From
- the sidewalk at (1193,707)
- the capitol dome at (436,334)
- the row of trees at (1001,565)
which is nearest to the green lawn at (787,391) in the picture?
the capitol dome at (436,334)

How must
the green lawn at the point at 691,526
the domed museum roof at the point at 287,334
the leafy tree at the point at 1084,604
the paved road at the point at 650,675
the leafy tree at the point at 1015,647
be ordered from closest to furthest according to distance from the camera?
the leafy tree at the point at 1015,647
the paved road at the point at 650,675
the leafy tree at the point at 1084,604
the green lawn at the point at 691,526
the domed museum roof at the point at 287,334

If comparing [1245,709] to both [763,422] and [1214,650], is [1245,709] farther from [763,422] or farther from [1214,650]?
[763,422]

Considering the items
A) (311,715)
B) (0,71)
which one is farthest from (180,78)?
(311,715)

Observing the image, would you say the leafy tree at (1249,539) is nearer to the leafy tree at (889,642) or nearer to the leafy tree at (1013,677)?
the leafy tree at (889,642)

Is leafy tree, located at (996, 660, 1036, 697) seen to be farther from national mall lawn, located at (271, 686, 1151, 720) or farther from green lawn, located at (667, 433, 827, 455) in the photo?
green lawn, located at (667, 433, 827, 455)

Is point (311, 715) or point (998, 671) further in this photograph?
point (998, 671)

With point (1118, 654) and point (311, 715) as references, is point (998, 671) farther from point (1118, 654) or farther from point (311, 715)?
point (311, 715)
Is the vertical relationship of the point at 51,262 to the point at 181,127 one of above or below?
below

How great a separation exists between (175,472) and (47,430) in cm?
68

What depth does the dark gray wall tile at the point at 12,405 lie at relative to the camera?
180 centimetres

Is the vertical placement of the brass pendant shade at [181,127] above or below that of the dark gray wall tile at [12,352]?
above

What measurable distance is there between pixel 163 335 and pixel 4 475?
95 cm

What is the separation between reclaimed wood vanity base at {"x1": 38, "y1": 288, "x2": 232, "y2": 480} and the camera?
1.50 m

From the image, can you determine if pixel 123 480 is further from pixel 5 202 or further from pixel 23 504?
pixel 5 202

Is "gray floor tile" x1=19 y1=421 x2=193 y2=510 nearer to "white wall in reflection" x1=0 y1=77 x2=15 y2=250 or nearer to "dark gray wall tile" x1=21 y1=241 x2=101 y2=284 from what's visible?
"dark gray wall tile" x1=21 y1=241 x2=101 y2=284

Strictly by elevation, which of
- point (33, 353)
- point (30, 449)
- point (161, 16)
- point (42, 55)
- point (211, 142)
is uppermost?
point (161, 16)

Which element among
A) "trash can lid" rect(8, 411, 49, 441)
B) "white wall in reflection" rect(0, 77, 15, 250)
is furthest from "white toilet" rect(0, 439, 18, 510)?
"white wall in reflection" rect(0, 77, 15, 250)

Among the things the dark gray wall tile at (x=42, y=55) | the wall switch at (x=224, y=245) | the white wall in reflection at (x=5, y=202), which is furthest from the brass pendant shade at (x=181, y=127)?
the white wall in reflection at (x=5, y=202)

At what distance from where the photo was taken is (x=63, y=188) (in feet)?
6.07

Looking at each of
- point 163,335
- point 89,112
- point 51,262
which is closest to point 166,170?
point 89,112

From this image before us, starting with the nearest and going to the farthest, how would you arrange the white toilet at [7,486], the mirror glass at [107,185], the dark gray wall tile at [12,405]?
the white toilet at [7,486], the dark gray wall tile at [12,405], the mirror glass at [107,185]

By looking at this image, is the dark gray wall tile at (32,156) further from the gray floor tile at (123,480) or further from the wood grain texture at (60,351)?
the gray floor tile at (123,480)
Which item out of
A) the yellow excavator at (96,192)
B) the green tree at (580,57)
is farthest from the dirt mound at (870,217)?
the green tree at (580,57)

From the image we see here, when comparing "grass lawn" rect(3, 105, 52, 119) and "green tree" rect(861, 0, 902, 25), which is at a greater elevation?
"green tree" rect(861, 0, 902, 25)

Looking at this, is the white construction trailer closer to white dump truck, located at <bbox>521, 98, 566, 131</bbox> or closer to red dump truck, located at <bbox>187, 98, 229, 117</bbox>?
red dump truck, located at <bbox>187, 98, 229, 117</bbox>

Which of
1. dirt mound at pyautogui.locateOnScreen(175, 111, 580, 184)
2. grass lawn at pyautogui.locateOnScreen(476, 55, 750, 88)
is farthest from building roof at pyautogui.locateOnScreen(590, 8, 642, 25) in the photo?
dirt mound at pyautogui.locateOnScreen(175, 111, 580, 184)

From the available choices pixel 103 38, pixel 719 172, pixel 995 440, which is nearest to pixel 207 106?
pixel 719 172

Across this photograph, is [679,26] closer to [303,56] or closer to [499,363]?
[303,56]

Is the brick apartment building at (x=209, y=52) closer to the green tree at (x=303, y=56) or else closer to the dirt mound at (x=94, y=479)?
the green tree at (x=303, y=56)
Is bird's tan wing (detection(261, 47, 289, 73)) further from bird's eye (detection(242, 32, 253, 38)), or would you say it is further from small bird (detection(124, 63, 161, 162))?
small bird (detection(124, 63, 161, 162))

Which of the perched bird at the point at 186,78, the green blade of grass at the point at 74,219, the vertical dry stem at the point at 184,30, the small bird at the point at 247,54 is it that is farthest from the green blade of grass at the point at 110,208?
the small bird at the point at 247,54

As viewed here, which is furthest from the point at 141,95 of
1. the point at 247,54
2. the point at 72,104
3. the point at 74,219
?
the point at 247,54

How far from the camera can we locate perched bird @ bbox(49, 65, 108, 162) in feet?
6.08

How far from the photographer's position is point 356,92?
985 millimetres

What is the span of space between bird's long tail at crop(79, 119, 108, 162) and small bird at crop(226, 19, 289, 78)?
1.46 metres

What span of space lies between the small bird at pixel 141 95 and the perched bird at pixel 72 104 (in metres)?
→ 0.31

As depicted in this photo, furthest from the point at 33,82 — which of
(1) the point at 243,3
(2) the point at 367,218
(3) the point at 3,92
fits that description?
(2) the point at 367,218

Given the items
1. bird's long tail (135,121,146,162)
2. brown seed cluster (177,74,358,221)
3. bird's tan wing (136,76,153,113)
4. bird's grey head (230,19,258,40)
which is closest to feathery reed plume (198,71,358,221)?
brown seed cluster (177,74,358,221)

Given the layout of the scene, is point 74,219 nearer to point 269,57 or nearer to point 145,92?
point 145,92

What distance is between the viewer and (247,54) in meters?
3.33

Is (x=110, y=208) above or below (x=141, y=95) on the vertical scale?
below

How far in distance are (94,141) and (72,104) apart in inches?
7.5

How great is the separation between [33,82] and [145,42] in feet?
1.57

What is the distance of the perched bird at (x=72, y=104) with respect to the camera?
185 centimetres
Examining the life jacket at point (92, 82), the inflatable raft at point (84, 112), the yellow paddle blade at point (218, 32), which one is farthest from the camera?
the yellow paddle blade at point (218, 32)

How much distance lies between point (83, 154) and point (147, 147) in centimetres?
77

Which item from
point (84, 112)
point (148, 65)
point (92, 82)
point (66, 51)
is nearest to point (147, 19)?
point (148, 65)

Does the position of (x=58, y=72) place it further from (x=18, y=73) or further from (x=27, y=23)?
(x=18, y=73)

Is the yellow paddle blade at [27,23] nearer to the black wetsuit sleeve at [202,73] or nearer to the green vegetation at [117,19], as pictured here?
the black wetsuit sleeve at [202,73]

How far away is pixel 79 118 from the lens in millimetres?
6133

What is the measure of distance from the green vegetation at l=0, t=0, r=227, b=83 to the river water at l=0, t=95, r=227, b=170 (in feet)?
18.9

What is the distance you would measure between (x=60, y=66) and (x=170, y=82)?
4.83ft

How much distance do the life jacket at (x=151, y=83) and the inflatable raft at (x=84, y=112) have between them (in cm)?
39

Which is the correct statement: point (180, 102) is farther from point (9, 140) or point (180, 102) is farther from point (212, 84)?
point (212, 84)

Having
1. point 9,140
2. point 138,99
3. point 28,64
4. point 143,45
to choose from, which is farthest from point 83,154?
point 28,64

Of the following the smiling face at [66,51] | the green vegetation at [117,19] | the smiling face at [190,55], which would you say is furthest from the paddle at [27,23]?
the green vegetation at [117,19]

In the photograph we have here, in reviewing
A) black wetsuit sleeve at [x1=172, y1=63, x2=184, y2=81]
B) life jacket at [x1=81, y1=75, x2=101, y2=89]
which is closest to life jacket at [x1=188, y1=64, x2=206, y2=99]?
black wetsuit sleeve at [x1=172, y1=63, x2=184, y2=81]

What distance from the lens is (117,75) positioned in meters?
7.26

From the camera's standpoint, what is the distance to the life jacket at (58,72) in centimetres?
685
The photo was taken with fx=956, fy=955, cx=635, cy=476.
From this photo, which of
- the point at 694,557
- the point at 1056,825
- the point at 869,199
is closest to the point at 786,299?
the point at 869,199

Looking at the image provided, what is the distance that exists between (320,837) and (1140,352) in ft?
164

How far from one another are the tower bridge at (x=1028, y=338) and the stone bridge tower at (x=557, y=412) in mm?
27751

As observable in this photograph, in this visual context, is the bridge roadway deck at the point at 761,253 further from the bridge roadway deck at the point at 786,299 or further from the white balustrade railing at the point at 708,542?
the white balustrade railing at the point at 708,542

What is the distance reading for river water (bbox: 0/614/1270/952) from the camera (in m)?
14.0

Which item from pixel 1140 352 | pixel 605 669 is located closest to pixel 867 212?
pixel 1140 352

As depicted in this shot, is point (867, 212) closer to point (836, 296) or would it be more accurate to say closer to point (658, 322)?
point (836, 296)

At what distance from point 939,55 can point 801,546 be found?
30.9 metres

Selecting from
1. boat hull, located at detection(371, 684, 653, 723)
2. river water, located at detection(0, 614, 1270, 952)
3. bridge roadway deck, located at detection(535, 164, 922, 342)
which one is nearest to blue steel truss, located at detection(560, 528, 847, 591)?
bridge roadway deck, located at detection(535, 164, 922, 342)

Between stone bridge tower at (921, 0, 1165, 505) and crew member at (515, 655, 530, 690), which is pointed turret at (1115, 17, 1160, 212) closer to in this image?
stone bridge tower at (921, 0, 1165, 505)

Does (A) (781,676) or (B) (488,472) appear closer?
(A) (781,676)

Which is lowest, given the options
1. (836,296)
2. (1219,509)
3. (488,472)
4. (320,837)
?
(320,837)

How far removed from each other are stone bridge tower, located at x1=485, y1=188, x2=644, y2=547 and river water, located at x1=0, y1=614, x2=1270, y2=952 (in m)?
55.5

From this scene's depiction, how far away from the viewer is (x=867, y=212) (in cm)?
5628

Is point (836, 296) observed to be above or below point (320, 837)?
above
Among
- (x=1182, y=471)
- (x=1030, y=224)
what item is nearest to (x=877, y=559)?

**Brief**
Please show each line of the rows above that contains the word "comparing".

**Task result**
If comparing [1245,709] to both [763,422] and [1214,650], is [1245,709] farther from [763,422] or farther from [1214,650]?
From the image we see here, when comparing "grass lawn" rect(3, 105, 52, 119) and "green tree" rect(861, 0, 902, 25), which is at a greater elevation?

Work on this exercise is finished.